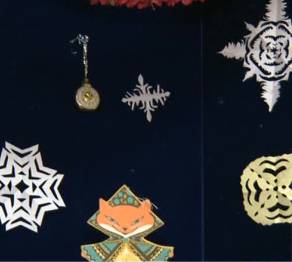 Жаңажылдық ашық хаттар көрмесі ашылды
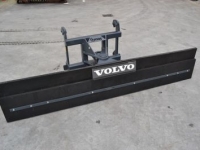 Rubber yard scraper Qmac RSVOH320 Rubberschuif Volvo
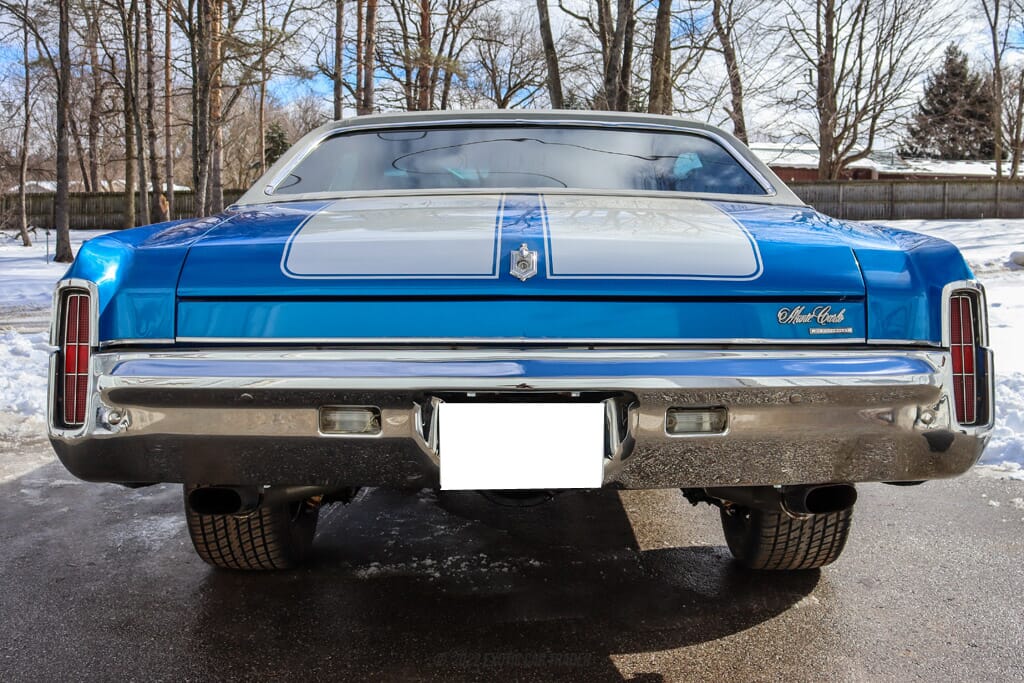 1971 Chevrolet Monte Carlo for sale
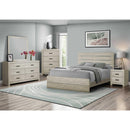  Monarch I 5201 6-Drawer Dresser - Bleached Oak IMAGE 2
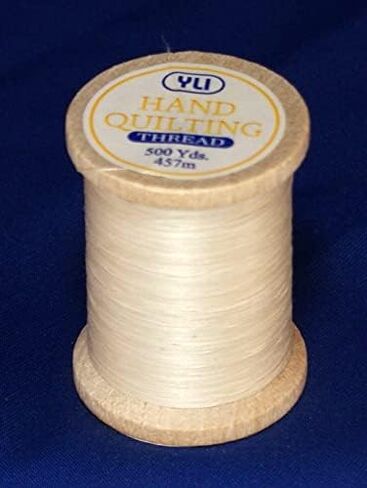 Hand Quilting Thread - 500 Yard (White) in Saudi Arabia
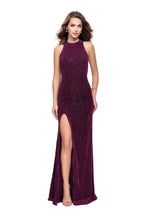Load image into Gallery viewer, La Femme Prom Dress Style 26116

> _Problem to work on_: Turn the data above into a numbered list of its captions, leaving out the pictures and any blank lines.

> _Exercise answer_:
1.  Жаңажылдық ашық хаттар көрмесі ашылды
2.  Rubber yard scraper Qmac RSVOH320 Rubberschuif Volvo
3.  1971 Chevrolet Monte Carlo for sale
4.   Monarch I 5201 6-Drawer Dresser - Bleached Oak IMAGE 2
5.  Hand Quilting Thread - 500 Yard (White) in Saudi Arabia
6. Load image into Gallery viewer, La Femme Prom Dress Style 26116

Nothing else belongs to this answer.